In quantum field theory we often hear that particles sometimes behave like waves and sometimes behave like particles.
In quantum field theory we say particles are fundamentally fields.
Is it correct to say that particles and waves are limits of quantum fields? For example, if we take a quantum field and apply the limits appropriate for a double-slit set-up, would the field come out a wave?
Distinction between particles and waves is meaningful in classical physics, but doe snot exist in quantum world. What we can meaningfully talk about is particle-like or wave-like properties. E.g., electrons can interfere after passing through slits, i.e., they exhibit wave-like properties. Photons can be counted, which is a particle-like property.
Mathematically both are described by the second quantization formalism, which is second quantization only for what is classically a particle, but first quantization for anything that is classically a wave.
See also:
Particle- and wave-like properties
How does quantization arise in quantum mechanics?
I think your intuition is right, but I wouldn't use the word "limit" since there is not really a parameter that smoothly interpolates from particle-like to wave-like behavior. It's more that in certain situations a quantum field will exhibit particle behavior, and in other situations a quantum field will exhibit classical wave behavior, and in yet other situations may have no classical analogue.
One way to phrase wave-particle duality in field theory is that the number and phase operators don't commute. (Strictly speaking, there are technical obstacles to defining a phase operator in relativistic field theory, but this construction works in condensed matter physics and I think is useful to build intuition.) In other words, if you choose to measure the number of particles associated with the field, then the phase of the wavefronts of the field are not defined by the uncertainty principle. Conversely, if you measure wavefronts in the field with a definite phase, then by the uncertainty principle you cannot say how many particles are present.
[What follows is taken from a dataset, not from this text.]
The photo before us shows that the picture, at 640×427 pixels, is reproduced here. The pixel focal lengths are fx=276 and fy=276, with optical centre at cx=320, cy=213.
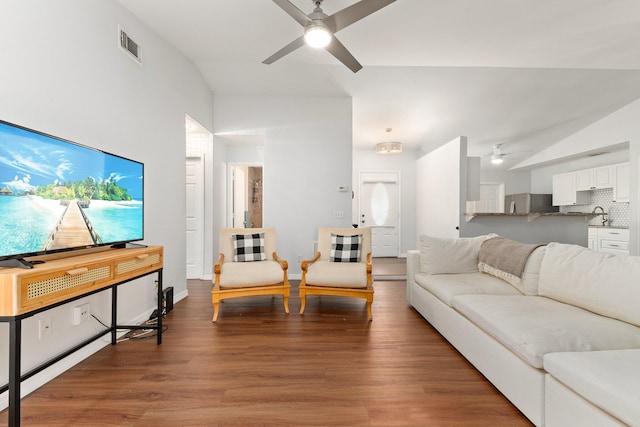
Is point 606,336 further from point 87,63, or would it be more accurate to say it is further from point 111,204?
point 87,63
Meanwhile, when quantum effects are strong, you can get phenomena which are not easily interpreted as being approximately classical particles or waves. For example, in QCD, at low energies there is confinement, where it's impossible to isolate a single particle (a quark or gluon). In this context, the natural observables are more abstract objects called Wilson lines, which don't really have an easy classical description in terms of particles or waves.